Dans le n° 79 de Mémoires[1], nous nous référions à deux axes évoqués par Freud dans le travail institutionnel auprès des jeunes. Bien qu’énoncés il y a un siècle, ces deux rappels restent étonnamment d’actualité quand on s’attarde sur la question de l’accompagnement des mineurs non accompagnés (MNA). Freud rappelait que la fonction du lycée et, en somme, de toute institution est celle « d’éveiller l’envie de vivre et d’offrir le soutien et les points d’appui nécessaires aux élèves qui abordent une époque de leur vie où commence à se distendre leur relation à la maison parentale et à leur famille ». Il ajoutait que « les institutions ne doivent jamais oublier qu’elles ont à faire avec des individus auxquels ne peut être dénié le droit de s’attarder dans certains stades même fâcheux du développement ».

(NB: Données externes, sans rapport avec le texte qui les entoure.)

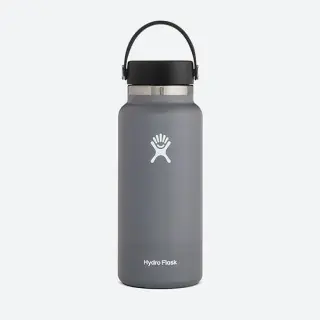 Fľaša Hydro Flask Wide Mouth Cap 32oz (946ml) - Stone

Il n’est pas illégitime de se demander si la logique administrative souvent à l’œuvre dans l’accompagnement des MNA permet pleinement d’appréhender ces dimensions rappelées par Freud concernant le travail institutionnel auprès des MNA. Il faut se garder de considérer l’administratif comme une simple logique technique, sans effets sur le travail d’accompagnement. Il n’est pas rare d’entendre chez de nombreux professionnels, éducateurs notamment, le sentiment parfois d’être subvertis dans leur fonction, celle pour laquelle ils se sont engagés dans ce travail : accompagner, éduquer et aider à grandir. Les questions autour de cette dimension administrative : la reconnaissance de la minorité, les rapports avec les préfectures, la collecte des documents personnels, les contrats jeune majeur[2], etc., ne peuvent être totalement éludées. Il est indéniable qu’elles surdéterminent le travail des professionnels et conditionnent parfois la rencontre et le lien avec les jeunes ; au point où il peut être difficile, pour ces professionnels, de se déplacer, certains disent de changer de logiciel, pour offrir une autre disponibilité, une autre écoute, qu’ils souhaitent pourtant et qu’attendent ces jeunes. Il se peut ainsi que la rencontre ne se fasse pas.
Cette logique est le produit d’une histoire politique et économique. Elle a trait à la charge, aux coûts qu’État et collectivités locales, en conflit sur ce sujet, ont toujours eu vœu à limiter ; mais pas seulement. Un des grands marqueurs de l’origine de la prise en charge des mineurs étrangers tient au fait qu’en 2000 le ministère de l’Intérieur a envisagé, face à l’arrivée nouvelle de ces jeunes, pourtant encore peu nombreux, de ramener la majorité à 16 ans dans le cadre de la procédure d’asile. Il faut comprendre qu’ils n’étaient pas désirés. Cette loi aurait donné au juge la capacité de maintenir plus longtemps les mineurs en zone d’attente, comme les majeurs avec lesquels ils venaient ainsi à se confondre, et d’organiser éventuellement leur reconduite dans leur pays d’origine. Fort heureusement, cette proposition n’a pas été votée.
Péché originel, cette logique ou cet impensé est encore à l’œuvre aujourd’hui. Beaucoup de jeunes l’ont saisi, au point de se sentir parfois sommés ou dans l’obligation de censurer toutes les interrogations et les angoisses qui les traversent concernant leur histoire d’exil, la complexité de leur relation avec leurs parents, par crainte de porter préjudice à leur prise en charge et à leur lien avec les équipes, vécu comme fragile ou précaire. La maturité que certains semblent manifester est parfois simplement une défense contre l’angoisse du vide que pourrait engendrer des paroles risquant de compromettre leur suivi. Mais certains n’ont pas ces moyens psychologiques de se protéger de ce qui les traverse comme des enjeux de leur prise en charge. Je ne pense pas que l’on puisse, comme un préalable, l’exiger implicitement de leur part sans contrevenir au devoir qui est le nôtre, non seulement de les soigner, pour ceux qui le nécessitent, mais aussi, pour tous, de les aider à grandir avec assurance. Il faut le rappeler, le mineur isolé ne naît pas ou ne renaît pas à son arrivée en France. Ces jeunes répondent aux sollicitations et interactions de leur environnement à travers le prisme d’un monde imaginaire et pourtant bien réel, de relations lestées de leur poids (agresseurs, trafiquants, geôliers, passeurs…) ou de leur absence (parents absents, disparus, décédés ou en attente de venir en France). Aussi leur accompagnement ne pourra se faire au pas de charge, par une simple normalisation des conduites ou leur domestication. Il est important de soutenir le travail des équipes éducatives dans toutes les dimensions de leur accompagnement.
Jacky Roptin, psychologue clinicien
[1] Mémoires, n° 79, Reprendre vie, décembre 2020.
[2] Contrat permettant aux jeunes placés à l’Aide sociale à l’enfance de bénéficier d’un soutien à leur majorité.